Witam serdecznie,tomciozcch pisze:Witam,
Czy oglądał ktoś ten egzemplarz? Może to ktoś z forum?
https://www.otomoto.pl/oferta/lexus-gs- ... CJmMF.html
Jak jest z korozją w tych modelach?
Pozdrawiam
oglądałem ów egzemplarz, niestety miałem podstawowy miernik lakieru więc aluminiowych części auta nie miałem jak sprawdzić ale:
- przednie lampy były mocno porysowane, nie wiem o co z tym chodziło, jakby ktoś je próbował wypolerować w jakiś tragiczny sposób, nie wyglądało to za dobrze,
- zderzak przód i zderzak tył inne odcienie więc albo wymieniane albo malowane (właściciel mówi, ze nic nie wie),
- lekka korozja na podwoziu pod drzwiami pasażera i kierowcy (mniej więcej na tej samej wysokości z jednej i drugiej strony),
- prawe tylne drzwi były nieudolnie malowane - po wypadku robione (poprzedni właściciel), w dolnej części tych drzwi powyżej 1k mikronów - od środka drzwi na samym dole była już rdza - można było odrywać lekko palcami,
- prawy tył przez to, że był wypadek to malowany od lampy do drzwi + nad drzwiami, zrobione również nieudolnie bo przy samej prawej tylnej lampie ktoś sobie jakby nożem odciął końcówkę warstwy (ciężko to opisać, to tak jakbyś oklejał coś folią i zamiast końcówkę owinąć wokół elementu to nożem odcinasz i zostawiasz zadzior),
- tempomat nie działa (właściciel mówi, że nie wie czemu, kiedyś chodził, teraz nie).

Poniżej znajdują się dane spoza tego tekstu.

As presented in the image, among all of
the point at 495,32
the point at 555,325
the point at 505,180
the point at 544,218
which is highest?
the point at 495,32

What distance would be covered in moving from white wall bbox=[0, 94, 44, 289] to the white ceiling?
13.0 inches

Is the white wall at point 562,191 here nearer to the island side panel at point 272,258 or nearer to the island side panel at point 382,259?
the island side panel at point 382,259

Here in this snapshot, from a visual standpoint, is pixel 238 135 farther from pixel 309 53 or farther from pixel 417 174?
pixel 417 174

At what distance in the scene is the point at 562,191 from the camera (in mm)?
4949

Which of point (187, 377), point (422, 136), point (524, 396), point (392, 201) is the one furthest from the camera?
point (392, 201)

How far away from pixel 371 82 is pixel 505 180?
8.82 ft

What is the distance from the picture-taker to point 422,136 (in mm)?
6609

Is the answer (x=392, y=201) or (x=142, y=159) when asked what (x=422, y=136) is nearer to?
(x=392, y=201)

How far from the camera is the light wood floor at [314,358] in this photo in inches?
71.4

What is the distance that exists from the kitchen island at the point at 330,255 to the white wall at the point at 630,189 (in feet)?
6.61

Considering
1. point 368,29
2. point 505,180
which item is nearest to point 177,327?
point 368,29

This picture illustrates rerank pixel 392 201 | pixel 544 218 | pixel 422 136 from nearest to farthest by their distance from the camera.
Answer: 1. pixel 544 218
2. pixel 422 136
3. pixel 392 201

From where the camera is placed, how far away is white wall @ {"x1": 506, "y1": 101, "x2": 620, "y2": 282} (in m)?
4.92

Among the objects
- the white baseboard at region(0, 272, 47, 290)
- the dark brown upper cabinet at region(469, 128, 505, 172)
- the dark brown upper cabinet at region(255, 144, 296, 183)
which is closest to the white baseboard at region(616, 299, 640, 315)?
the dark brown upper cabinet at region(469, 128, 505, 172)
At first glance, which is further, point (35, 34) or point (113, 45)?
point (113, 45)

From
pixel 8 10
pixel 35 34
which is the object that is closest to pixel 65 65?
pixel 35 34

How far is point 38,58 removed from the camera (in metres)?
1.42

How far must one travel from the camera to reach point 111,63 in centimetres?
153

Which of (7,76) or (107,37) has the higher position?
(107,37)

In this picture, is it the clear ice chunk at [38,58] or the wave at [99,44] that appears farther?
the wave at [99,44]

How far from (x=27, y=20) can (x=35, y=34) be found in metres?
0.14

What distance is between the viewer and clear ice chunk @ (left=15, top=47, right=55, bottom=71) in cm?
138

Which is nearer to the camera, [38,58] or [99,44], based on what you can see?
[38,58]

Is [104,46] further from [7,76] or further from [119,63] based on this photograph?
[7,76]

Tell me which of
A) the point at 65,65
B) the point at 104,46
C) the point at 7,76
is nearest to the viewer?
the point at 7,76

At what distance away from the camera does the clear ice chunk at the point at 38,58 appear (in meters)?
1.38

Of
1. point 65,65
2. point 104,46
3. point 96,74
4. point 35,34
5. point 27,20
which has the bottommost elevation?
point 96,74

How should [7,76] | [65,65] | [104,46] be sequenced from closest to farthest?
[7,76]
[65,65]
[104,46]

Ogólnie mechanicznie wydawało się wszystko okej, niestety właściciel przed przyjazdem nim jeździł wiedząc, że przyjedziemy więc na zimno też nie mieliśmy szansy go obejrzeć/posłuchać, środek wydawał się zadbany, nie było chamskiego detailingu itd. żeby próbować tuszować jakieś niedoskonałości, wnętrze nie wyglądało na zmęczone. Dokumentacja również została nam przedstawiona z przebiegiem/właścicielami itd.
Niestety odniosłem wrażenie na samym starcie, że właściciel nie przyznałby się do wypadku i malowanych drzwi, gdyby nie fakt, że kuzyn mu wytknął te zderzaki, a ja przy wyciąganiu miernika usłyszałem "a Panowie lakiernicy?" (z przestraszoną miną) i od razu zaczął mówić inaczej .
Fajny bieżnik na oponach, w bagażniku bodajże amortyzator jeszcze jeden miał jakby był do wymiany, na pytanie czemu sprzedaje to usłyszałem "a bo czas".
Wycieków nie było, skrzynia pracowała prawidłowo, zawieszenie z samej jazdy próbnej na prostej i dziurach również w porządku.
Sam sprzedający kryję się przebiegiem i tym, że jest poliftem więc cały czas trzymał koło 40k i do tej pory się to auto nie sprzedało, a byłem je oglądać 9 października 2020 roku, wtedy już też stało z miesiąc jak nie parę miesięcy.
Szczerze to ja nie jestem żadnym znawcą, mechanikiem ani lakiernikiem więc proszę, weźcie to pod uwagę.